Nanga Brook is a former town located in the Peel region of Western Australia in the Lane Poole Reserve between Dwellingup and Waroona.

==History==
The area was home to a milling town that operated from about 1900 until the 1961 Western Australian bushfires. Timber was taken from the area as early as 1898, and in 1902 a lease was granted to Yarloop-based Millars Karri & Jarrah Company (formerly Millar Brothers). The Nanga Mill was the biggest in the area for many years, at times employing over 100 men. In 1909 a townsite was laid out and built by Millars, complete with 56 homes and several other lodgings, a store, butcher, hall, billiard room and school. Later, three tennis courts and a sports oval were added.

The two World Wars affected production greatly, with many of the mill workers either fighting overseas or serving in home defence. The Great Depression also saw many mill hands leave the area as wages were not covering food and other necessities. In 1941, the original mill burnt down, and a new, smaller mill requiring only 16 workers was built.
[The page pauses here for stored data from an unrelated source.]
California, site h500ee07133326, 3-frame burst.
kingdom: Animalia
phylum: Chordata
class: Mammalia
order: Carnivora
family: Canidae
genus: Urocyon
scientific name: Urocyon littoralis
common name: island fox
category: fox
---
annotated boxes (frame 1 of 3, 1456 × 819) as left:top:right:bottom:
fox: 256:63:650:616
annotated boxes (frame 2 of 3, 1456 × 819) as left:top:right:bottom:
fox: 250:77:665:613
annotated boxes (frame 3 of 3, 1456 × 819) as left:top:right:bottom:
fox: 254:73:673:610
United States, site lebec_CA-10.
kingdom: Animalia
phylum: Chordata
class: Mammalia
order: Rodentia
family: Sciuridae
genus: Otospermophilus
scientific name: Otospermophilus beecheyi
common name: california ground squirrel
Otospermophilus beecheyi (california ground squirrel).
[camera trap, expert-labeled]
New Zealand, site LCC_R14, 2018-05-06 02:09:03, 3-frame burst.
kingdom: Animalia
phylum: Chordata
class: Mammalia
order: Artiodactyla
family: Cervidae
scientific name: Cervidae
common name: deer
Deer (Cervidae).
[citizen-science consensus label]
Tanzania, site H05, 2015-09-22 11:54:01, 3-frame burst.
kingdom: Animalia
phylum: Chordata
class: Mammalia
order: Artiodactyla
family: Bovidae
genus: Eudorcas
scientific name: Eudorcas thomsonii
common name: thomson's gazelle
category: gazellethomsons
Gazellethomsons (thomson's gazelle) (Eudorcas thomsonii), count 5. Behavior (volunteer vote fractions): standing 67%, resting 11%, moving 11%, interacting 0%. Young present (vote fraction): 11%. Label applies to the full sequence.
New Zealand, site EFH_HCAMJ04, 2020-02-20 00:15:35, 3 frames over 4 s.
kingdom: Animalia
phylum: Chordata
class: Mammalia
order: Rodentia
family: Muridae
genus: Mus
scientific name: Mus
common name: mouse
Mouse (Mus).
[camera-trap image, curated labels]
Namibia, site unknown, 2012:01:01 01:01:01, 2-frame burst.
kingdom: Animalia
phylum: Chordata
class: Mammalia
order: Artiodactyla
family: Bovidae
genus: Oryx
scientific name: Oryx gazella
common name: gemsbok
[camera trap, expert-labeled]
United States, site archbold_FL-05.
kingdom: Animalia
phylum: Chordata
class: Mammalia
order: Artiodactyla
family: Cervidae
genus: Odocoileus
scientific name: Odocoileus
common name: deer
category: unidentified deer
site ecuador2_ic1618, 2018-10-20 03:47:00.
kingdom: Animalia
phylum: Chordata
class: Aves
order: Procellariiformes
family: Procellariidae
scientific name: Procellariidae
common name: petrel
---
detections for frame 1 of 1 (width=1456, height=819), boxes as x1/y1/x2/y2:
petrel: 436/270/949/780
At the time of the fires, Nanga Brook was already in trouble, unable to compete with the Dwellingup mill.

The fires in January and February 1961 incinerated the entire town and devastated the countryside. A massive appeal was mounted through Perth and eastern states newspapers by the Australian Red Cross and other charities meeting with a generous response, which ensured the workers and their families were able to rebuild their lives. However, there was no reason for them to return to Nanga Brook, and in 1962, the Governor General declared the end of the town. The area was replanted with stands of pine by the Forests Department (now Department of Parks and Wildlife), who promoted it as a camping and picnic spot.

==Present day==
The Lane Poole Reserve (named after Charles Lane Poole, Australia's first Inspector-General of Forests) is a 55,000 ha forest reserve with stands of jarrah, wandoo, marri and blackbutt. It combined six previous reserves and was gazetted in 1984, with a management plan being approved in 1990. The most popular parts of the reserve are those near to the Murray River, one of the few undammed rivers in this part of Western Australia with natural waterfalls and rock pools along its length. The most popular campsites are Baden Powell, Nanga Mill, Stringers and Charlie's Flat, followed by Tony's Bend and Yarragil, while Icy Creek Environmental Education Camp (built in 1984) offers built accommodation for students and community groups. Only one or two roads in the area are sealed, and a CALM-issued paper has identified this as a matter to be rectified, along with the overuse of non-designated campsites, visitor behaviour and safety, dogs in the reserve and firewood collection.